I don't know of a lot that are commercially available. You can get schematics for AVC and AGC amp circuits online. (Automatic Voltage or Gain Control), but you'd need one designed for the impedance of the mics you're using, and one per mic. They can be made with more or less delay on the uptake and downsweep, for more or less immediate control of the volume. I'd bet that anything that can be designed with FETs, resistors and capacitors can be duplicated in a plug-in. Would be interesting to find out.
 
I thought that was the original intent of compression, to level out the volume. Why could you not reduce the volumes of the mic to keep from clipping, use a compressor going back out (or a an insert on the master) then play play with the compression levels to smooth it out.

FYI - I am just throwing out an idea based on my limited knowledge. I will be interested to hear what some of the pro's here will say to solve the problem.
 
Will compression cover that broad a spectrum? Live performance of a high school drama will have +/-12dB runs. That's a pretty big order for a compressor. I'm not really well versed in it, but if it kicks volume up that far, will it sound squashed? If it will work (can probably be checked easy enough...rent a compressor for an afternoon when there's a rehearsal) it would only be around $150 to put together, or possibly much less if they just keep the rental through final performance.
 
Instruct the students on proper mic technique. Those with strong voices hold the mic further away from their mouths, those with weak voices hold the mic closer. Don't you do a sound-check so that you can get the levels set correctly before starting? It seems that if each student has their own mic and the levels are set before-hand you wouldn't have these problems.

Given task 1 — Turn the rows into a Markdown table with the columns Number and Line. Start with the line containing "Does the position" and go on through the line containing "91.0 meters", numbering each line and leaving out blank lines.

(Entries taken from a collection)
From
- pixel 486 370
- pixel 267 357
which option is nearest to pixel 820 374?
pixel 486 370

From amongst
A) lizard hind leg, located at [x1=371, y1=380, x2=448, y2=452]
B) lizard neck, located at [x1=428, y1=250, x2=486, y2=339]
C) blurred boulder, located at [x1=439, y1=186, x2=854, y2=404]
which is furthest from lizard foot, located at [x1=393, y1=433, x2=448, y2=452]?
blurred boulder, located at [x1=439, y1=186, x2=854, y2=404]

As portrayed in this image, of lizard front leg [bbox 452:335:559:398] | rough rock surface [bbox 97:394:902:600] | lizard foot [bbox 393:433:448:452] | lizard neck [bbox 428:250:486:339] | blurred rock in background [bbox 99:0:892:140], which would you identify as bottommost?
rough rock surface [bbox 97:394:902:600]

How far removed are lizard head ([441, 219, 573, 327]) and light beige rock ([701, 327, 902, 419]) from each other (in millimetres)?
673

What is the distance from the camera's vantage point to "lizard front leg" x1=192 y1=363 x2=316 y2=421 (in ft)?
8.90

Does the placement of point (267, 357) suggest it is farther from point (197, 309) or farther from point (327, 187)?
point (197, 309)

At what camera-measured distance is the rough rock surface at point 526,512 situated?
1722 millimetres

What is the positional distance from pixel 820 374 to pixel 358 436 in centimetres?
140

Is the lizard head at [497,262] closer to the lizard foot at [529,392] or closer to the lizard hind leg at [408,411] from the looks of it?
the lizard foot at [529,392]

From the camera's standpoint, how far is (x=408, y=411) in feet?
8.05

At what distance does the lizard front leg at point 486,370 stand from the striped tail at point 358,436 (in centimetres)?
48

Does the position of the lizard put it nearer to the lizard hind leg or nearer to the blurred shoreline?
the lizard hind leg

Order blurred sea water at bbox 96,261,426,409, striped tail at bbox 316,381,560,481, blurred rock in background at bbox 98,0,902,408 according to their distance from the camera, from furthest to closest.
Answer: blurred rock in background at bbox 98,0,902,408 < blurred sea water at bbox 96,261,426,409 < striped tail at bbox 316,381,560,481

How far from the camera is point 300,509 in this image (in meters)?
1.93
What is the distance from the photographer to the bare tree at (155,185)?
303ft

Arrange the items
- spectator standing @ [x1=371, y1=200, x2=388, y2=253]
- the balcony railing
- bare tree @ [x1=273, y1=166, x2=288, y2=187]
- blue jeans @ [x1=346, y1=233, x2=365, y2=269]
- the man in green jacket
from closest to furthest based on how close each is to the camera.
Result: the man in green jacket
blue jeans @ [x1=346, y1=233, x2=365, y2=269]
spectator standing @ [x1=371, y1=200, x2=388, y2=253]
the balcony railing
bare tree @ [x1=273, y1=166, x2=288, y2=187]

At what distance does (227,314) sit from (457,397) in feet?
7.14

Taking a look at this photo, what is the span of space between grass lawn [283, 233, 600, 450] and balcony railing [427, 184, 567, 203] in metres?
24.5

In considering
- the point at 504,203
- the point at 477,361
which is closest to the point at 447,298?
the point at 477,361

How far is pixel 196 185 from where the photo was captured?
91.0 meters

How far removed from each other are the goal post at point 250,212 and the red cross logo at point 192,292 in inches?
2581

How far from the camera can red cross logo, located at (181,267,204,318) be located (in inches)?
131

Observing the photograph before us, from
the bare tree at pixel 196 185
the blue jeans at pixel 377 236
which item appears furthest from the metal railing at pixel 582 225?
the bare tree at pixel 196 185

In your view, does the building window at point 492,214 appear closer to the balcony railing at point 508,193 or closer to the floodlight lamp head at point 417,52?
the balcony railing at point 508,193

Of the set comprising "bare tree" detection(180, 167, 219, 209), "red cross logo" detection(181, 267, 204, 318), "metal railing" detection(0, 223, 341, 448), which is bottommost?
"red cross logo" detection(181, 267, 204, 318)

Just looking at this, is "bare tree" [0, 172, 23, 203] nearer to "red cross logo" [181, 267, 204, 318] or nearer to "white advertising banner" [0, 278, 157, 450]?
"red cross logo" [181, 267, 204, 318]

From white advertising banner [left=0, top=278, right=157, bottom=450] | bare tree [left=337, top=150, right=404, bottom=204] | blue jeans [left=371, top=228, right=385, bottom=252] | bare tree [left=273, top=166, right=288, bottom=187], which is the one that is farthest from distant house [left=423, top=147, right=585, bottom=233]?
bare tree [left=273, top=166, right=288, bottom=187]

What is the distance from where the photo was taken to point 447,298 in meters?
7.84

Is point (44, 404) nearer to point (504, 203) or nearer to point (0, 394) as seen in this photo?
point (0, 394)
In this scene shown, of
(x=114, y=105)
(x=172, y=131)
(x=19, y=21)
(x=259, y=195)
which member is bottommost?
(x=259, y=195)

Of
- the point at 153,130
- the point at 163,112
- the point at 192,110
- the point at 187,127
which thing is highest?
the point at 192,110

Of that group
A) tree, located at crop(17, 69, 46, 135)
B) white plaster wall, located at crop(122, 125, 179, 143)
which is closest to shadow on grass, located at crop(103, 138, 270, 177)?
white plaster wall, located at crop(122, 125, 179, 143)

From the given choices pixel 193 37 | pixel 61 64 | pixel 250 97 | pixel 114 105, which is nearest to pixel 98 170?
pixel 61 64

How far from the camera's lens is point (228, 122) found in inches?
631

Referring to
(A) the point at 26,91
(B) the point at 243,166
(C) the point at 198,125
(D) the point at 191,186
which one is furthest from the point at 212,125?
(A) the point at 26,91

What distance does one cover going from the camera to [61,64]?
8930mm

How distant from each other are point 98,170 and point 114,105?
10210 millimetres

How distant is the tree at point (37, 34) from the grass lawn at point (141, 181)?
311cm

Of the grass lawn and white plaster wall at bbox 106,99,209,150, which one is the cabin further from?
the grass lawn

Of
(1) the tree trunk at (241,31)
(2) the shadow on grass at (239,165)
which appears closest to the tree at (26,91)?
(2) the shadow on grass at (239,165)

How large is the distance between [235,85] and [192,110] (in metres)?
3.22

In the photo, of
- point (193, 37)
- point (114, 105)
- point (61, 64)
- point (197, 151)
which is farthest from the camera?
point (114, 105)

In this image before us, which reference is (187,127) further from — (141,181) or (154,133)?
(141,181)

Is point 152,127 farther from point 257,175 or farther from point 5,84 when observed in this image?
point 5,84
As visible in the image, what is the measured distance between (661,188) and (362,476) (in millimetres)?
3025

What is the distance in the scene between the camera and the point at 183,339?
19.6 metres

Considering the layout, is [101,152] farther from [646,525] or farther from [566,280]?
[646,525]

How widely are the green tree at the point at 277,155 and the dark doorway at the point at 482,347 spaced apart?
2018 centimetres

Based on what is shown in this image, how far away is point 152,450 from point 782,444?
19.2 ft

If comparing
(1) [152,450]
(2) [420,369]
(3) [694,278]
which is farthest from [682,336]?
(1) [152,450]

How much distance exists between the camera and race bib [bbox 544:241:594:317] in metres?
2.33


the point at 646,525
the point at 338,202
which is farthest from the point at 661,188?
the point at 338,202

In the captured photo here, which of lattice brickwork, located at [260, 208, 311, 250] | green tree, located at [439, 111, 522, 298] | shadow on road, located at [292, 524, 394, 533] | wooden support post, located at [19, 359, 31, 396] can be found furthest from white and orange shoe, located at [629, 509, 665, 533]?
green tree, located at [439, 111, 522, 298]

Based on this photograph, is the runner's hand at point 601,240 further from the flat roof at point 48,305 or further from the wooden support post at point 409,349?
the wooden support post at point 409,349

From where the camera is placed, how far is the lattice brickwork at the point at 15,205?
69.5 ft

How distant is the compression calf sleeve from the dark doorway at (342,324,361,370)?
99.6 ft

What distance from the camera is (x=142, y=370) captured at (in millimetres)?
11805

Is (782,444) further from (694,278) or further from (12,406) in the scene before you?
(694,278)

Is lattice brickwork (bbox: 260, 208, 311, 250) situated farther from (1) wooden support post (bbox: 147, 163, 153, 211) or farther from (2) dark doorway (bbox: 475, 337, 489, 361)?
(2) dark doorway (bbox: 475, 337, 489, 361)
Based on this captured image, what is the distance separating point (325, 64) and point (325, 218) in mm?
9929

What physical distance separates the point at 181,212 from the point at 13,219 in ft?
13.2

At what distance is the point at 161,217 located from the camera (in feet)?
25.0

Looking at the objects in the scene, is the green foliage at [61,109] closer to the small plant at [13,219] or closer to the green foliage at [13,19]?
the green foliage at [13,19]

Given task 2 — According to the discussion of microphone levels, what size of volume runs does a live high school drama performance have?

Task output 1 —
| Number | Line |
|---|---|
| 1 | Does the position of the lizard put it nearer to the lizard hind leg or nearer to the blurred shoreline? |
| 2 | the lizard hind leg |
| 3 | Order blurred sea water at bbox 96,261,426,409, striped tail at bbox 316,381,560,481, blurred rock in background at bbox 98,0,902,408 according to their distance from the camera, from furthest to closest. |
| 4 | Answer: blurred rock in background at bbox 98,0,902,408 < blurred sea water at bbox 96,261,426,409 < striped tail at bbox 316,381,560,481 |
| 5 | How far from the camera is point 300,509 in this image (in meters)? |
| 6 | 1.93 |
| 7 | What is the distance from the photographer to the bare tree at (155,185)? |
| 8 | 303ft |
| 9 | Arrange the items |
| 10 | - spectator standing @ [x1=371, y1=200, x2=388, y2=253] |
| 11 | - the balcony railing |
| 12 | - bare tree @ [x1=273, y1=166, x2=288, y2=187] |
| 13 | - blue jeans @ [x1=346, y1=233, x2=365, y2=269] |
| 14 | - the man in green jacket |
| 15 | from closest to furthest based on how close each is to the camera. |
| 16 | Result: the man in green jacket |
| 17 | blue jeans @ [x1=346, y1=233, x2=365, y2=269] |
| 18 | spectator standing @ [x1=371, y1=200, x2=388, y2=253] |
| 19 | the balcony railing |
| 20 | bare tree @ [x1=273, y1=166, x2=288, y2=187] |
| 21 | At what distance does (227,314) sit from (457,397) in feet? |
| 22 | 7.14 |
| 23 | Taking a look at this photo, what is the span of space between grass lawn [283, 233, 600, 450] and balcony railing [427, 184, 567, 203] in metres? |
| 24 | 24.5 |
| 25 | In considering |
| 26 | - the point at 504,203 |
| 27 | - the point at 477,361 |
| 28 | which is closest to the point at 447,298? |
| 29 | the point at 477,361 |
| 30 | How far is pixel 196 185 from where the photo was captured? |
| 31 | 91.0 meters |

Task output 2 — It has +/-12dB runs.